→ 短い問題
「How far is [left=62, top=218, right=208, bottom=291]: striped」を含む行から始まりデータの最後で終わる範囲を、一行も省かずにもう一度書くこと。その際、答えに含まれる数値（距離と座標）だけをすべて150ずつ増やすこと。
----- 示された情報
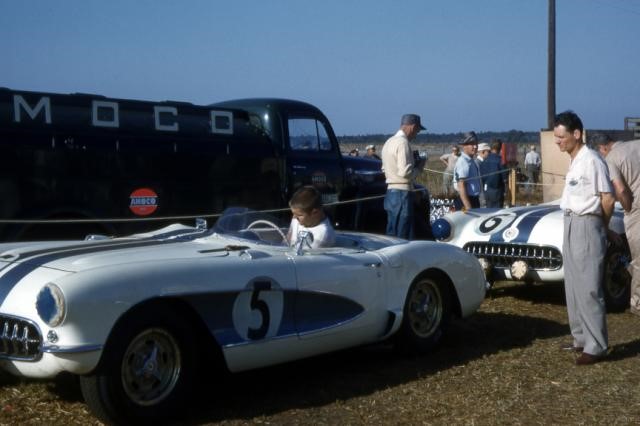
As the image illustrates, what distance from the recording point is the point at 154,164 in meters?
9.46

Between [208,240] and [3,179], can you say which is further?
[3,179]

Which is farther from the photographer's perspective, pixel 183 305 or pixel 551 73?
pixel 551 73

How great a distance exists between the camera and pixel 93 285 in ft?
13.9

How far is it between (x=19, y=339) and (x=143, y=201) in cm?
511

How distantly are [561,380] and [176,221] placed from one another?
198 inches

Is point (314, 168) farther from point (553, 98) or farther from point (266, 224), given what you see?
point (553, 98)

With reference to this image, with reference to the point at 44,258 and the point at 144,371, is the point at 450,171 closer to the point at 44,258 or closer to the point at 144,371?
the point at 44,258

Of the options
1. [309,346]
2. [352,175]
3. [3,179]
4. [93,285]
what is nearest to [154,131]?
[3,179]

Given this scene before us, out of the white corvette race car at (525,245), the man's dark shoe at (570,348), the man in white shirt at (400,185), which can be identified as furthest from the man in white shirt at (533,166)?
the man's dark shoe at (570,348)

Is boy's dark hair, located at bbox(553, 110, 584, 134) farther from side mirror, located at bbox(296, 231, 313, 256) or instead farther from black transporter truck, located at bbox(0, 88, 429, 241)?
black transporter truck, located at bbox(0, 88, 429, 241)

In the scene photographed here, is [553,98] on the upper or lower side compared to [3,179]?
upper

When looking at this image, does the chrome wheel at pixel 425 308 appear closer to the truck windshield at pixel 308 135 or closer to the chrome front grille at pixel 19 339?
the chrome front grille at pixel 19 339

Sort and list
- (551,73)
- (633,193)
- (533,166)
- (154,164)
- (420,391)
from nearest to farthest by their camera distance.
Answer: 1. (420,391)
2. (633,193)
3. (154,164)
4. (551,73)
5. (533,166)

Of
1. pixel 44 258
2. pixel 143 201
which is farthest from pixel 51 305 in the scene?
pixel 143 201
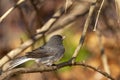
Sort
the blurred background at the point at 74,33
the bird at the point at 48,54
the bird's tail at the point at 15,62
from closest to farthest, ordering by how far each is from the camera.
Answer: the bird's tail at the point at 15,62 → the bird at the point at 48,54 → the blurred background at the point at 74,33

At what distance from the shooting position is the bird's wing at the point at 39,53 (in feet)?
12.0

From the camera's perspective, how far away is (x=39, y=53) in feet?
12.5

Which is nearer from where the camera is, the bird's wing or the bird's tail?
the bird's tail

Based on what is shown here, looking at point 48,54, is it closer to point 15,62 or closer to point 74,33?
point 15,62

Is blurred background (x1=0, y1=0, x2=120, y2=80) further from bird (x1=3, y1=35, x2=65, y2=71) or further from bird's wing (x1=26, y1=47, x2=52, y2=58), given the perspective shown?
bird's wing (x1=26, y1=47, x2=52, y2=58)

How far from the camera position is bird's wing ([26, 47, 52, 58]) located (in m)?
3.67

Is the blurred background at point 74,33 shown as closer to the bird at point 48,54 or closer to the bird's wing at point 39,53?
the bird at point 48,54

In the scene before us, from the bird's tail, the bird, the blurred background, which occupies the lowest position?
the blurred background

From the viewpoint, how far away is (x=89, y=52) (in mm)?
5980

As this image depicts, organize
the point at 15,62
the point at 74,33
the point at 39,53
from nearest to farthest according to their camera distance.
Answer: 1. the point at 15,62
2. the point at 39,53
3. the point at 74,33

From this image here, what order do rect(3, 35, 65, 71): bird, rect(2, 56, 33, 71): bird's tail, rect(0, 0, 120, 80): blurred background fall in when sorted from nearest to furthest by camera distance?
rect(2, 56, 33, 71): bird's tail
rect(3, 35, 65, 71): bird
rect(0, 0, 120, 80): blurred background

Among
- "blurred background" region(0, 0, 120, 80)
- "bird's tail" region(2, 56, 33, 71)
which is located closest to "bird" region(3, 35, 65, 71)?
"bird's tail" region(2, 56, 33, 71)

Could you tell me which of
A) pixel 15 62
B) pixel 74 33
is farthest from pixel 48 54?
pixel 74 33

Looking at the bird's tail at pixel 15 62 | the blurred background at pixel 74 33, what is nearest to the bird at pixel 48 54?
the bird's tail at pixel 15 62
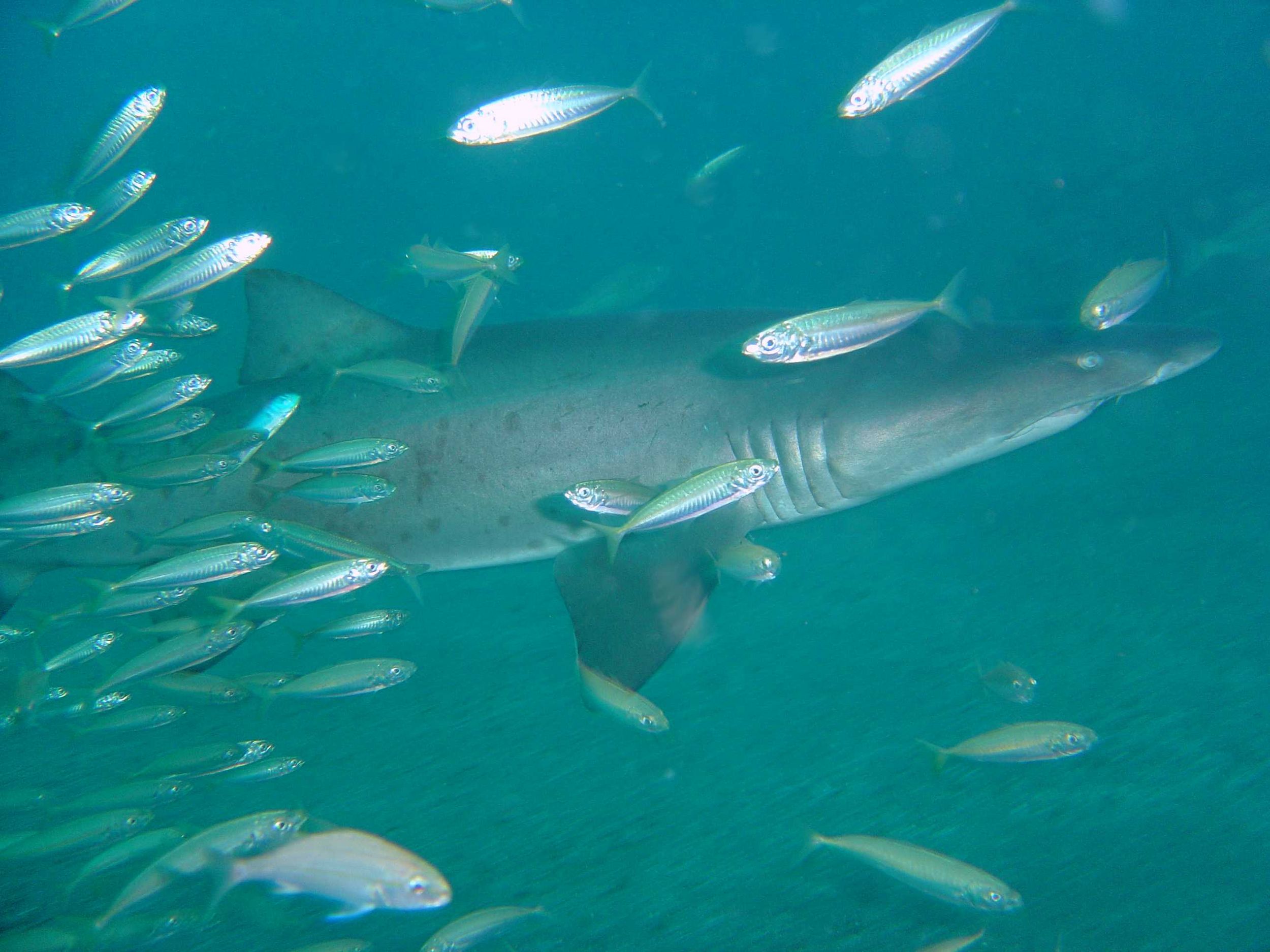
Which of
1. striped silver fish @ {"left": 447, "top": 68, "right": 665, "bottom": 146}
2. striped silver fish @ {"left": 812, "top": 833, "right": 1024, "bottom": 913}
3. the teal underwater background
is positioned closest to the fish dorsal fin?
the teal underwater background

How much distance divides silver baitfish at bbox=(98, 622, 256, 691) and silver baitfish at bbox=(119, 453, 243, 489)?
2.29 ft

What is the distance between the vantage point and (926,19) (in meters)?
33.0

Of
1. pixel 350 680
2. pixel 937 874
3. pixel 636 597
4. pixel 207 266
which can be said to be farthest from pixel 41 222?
pixel 937 874

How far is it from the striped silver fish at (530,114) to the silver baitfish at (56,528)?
2438 millimetres

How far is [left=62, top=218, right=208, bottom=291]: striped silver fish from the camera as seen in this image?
3.39m

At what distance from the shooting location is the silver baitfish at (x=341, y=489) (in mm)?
2959

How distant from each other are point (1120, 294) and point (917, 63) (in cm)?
161

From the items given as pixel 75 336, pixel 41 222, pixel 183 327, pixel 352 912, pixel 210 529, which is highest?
pixel 41 222

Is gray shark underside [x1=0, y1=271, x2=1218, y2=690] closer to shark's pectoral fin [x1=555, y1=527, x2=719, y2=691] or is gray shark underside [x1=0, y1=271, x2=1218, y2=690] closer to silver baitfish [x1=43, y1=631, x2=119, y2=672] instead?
----------
→ 最終結果
How far is [left=62, top=218, right=208, bottom=291]: striped silver fish from the camera as seen in this image?
153.39m

At what distance from the shooting location is the silver baitfish at (x=341, y=489) (in mm)?
3109

How distant from each other are point (1120, 294) and point (917, 63) (in cm)?
311

From the items given as pixel 75 336, pixel 41 222, pixel 183 327, pixel 352 912, pixel 210 529, which is highest?
pixel 191 372

Is gray shark underside [x1=0, y1=271, x2=1218, y2=690] closer to shark's pectoral fin [x1=555, y1=527, x2=719, y2=691] or is gray shark underside [x1=0, y1=271, x2=1218, y2=690] closer to silver baitfish [x1=43, y1=631, x2=119, y2=672] instead?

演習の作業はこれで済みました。